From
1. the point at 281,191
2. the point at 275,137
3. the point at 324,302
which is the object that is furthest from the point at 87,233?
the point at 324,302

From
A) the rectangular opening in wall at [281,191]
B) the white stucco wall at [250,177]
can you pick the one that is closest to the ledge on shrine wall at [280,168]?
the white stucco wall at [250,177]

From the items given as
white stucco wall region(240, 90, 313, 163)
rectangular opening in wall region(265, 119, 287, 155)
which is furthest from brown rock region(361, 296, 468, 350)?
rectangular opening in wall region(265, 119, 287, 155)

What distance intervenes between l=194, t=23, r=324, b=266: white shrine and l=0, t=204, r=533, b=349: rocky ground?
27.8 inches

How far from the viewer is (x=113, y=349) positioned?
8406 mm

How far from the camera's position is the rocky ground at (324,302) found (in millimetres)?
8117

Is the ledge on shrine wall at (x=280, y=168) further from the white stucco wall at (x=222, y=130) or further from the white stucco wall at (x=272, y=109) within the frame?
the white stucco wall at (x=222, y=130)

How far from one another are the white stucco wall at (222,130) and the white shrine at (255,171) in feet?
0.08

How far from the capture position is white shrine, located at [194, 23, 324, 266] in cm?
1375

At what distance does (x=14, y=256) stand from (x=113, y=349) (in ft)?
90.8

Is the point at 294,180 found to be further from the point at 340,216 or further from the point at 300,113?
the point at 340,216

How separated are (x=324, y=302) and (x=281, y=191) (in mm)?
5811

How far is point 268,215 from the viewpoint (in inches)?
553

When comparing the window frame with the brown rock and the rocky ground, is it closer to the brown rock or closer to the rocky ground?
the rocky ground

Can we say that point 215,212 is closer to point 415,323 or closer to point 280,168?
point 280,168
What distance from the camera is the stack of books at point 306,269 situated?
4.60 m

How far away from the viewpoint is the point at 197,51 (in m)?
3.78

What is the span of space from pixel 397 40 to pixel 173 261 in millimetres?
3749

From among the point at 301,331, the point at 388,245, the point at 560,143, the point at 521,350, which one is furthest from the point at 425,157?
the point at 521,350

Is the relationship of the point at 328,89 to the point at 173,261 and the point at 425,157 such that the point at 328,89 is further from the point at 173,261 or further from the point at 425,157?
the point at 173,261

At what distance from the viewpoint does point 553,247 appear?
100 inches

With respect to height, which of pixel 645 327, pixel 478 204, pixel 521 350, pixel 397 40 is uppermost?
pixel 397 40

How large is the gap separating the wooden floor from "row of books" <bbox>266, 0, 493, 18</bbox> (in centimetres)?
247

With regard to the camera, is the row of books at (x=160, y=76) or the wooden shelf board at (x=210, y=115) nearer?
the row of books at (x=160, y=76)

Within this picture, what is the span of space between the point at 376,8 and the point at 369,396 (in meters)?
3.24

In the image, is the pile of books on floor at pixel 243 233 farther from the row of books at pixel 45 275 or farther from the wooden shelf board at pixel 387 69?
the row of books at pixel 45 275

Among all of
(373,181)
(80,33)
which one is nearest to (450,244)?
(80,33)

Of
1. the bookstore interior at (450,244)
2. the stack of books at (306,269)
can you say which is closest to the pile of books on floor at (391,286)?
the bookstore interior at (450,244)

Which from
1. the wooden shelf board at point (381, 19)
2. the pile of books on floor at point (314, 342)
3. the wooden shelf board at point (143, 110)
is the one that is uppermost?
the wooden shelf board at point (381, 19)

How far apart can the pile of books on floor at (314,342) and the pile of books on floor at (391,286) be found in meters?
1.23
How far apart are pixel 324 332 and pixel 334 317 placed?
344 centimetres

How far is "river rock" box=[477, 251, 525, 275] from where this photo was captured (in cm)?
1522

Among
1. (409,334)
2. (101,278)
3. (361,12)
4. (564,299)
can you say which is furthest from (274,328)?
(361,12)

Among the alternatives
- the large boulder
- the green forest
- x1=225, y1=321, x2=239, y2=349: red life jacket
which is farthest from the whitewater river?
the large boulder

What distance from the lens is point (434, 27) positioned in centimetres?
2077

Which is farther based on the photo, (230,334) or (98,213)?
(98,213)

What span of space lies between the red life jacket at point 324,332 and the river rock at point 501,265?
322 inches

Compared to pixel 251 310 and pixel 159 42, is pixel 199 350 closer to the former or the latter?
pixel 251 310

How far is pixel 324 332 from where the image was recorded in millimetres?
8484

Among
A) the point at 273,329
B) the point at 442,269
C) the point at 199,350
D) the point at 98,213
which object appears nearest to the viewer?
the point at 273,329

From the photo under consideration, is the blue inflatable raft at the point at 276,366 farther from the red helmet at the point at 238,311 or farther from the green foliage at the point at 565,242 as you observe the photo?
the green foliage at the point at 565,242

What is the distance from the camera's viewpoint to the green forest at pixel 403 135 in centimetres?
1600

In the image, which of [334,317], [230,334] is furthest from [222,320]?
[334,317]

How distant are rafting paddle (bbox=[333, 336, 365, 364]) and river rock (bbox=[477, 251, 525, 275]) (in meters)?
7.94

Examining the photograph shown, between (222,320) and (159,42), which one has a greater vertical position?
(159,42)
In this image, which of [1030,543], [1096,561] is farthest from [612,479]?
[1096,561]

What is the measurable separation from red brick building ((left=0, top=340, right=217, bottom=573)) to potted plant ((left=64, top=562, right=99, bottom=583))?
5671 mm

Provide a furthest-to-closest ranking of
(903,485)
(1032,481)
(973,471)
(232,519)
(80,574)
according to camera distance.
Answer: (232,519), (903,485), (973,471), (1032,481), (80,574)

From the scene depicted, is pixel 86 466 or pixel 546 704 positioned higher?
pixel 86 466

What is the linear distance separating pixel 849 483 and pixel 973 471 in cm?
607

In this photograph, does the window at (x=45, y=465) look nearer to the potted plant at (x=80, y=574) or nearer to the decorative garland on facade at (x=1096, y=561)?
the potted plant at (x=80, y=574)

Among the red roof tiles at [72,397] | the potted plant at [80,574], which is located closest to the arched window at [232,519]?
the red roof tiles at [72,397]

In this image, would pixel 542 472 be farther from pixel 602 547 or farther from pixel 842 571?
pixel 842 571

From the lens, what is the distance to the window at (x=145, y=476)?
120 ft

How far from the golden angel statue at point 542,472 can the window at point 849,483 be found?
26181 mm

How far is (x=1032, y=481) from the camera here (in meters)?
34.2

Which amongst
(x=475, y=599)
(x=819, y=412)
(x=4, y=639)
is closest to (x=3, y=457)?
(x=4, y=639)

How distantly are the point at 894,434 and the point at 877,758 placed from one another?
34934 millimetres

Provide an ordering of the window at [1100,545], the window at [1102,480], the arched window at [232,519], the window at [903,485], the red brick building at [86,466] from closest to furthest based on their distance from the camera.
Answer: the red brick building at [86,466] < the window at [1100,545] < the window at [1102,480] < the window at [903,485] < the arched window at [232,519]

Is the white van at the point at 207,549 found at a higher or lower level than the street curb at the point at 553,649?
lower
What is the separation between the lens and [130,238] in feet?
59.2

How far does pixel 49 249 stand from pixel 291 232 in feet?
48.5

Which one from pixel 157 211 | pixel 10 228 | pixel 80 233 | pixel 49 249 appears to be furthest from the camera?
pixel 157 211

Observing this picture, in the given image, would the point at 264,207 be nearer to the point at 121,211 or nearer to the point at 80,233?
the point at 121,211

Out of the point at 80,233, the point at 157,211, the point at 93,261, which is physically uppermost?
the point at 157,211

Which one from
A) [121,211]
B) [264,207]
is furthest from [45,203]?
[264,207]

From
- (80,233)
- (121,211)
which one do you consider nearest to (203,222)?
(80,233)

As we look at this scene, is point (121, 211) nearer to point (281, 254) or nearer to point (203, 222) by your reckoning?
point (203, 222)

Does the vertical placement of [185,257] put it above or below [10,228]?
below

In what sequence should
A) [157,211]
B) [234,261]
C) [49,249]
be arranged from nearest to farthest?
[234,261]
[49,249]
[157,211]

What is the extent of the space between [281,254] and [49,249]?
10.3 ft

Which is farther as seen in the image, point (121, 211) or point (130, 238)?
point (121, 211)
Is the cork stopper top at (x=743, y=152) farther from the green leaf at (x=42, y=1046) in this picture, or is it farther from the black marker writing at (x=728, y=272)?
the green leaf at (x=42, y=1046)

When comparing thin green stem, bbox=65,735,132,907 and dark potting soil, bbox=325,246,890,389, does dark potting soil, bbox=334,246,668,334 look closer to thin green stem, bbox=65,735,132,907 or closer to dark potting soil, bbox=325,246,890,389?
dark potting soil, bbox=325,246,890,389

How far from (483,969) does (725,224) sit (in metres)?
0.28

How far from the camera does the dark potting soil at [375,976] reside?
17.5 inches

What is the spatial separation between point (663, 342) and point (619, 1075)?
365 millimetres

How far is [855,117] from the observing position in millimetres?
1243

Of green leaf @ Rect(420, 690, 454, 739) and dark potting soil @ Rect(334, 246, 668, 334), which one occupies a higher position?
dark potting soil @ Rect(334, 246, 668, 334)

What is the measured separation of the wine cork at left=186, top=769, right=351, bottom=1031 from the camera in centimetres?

□ □ □ □ □ □ □

▶ **Work instructions**
Begin with the line containing "As we look at" and repeat each line exactly until the records above end.

▶ **Output for this task**
As we look at this scene, is point (121, 211) nearer to point (281, 254) or nearer to point (203, 222) by your reckoning?
point (203, 222)

Does the vertical placement of [185,257] put it above or below [10,228]?
below

In what sequence should
A) [157,211]
B) [234,261]
C) [49,249]
be arranged from nearest to farthest?
[234,261]
[49,249]
[157,211]

What is the extent of the space between [281,254] and [49,249]?
10.3 ft

Which is farther as seen in the image, point (121, 211) or point (130, 238)?
point (121, 211)
Is the cork stopper top at (x=743, y=152) farther from the green leaf at (x=42, y=1046) in this picture, or is it farther from the black marker writing at (x=728, y=272)?
the green leaf at (x=42, y=1046)

When comparing thin green stem, bbox=65,735,132,907 and dark potting soil, bbox=325,246,890,389, does dark potting soil, bbox=334,246,668,334 look closer to thin green stem, bbox=65,735,132,907 or closer to dark potting soil, bbox=325,246,890,389?
dark potting soil, bbox=325,246,890,389

How far from (483,969) does (725,224) sit (in metres)?
0.28

How far from the camera does the dark potting soil at [375,976] reside?
17.5 inches

What is the spatial separation between point (663, 342) and point (619, 1075)?
365 millimetres

How far is [855,117] from the observing position in millimetres?
1243

Of green leaf @ Rect(420, 690, 454, 739) and dark potting soil @ Rect(334, 246, 668, 334), which one occupies a higher position?
dark potting soil @ Rect(334, 246, 668, 334)

What is the measured separation of the wine cork at left=186, top=769, right=351, bottom=1031 from the camera in centimetres?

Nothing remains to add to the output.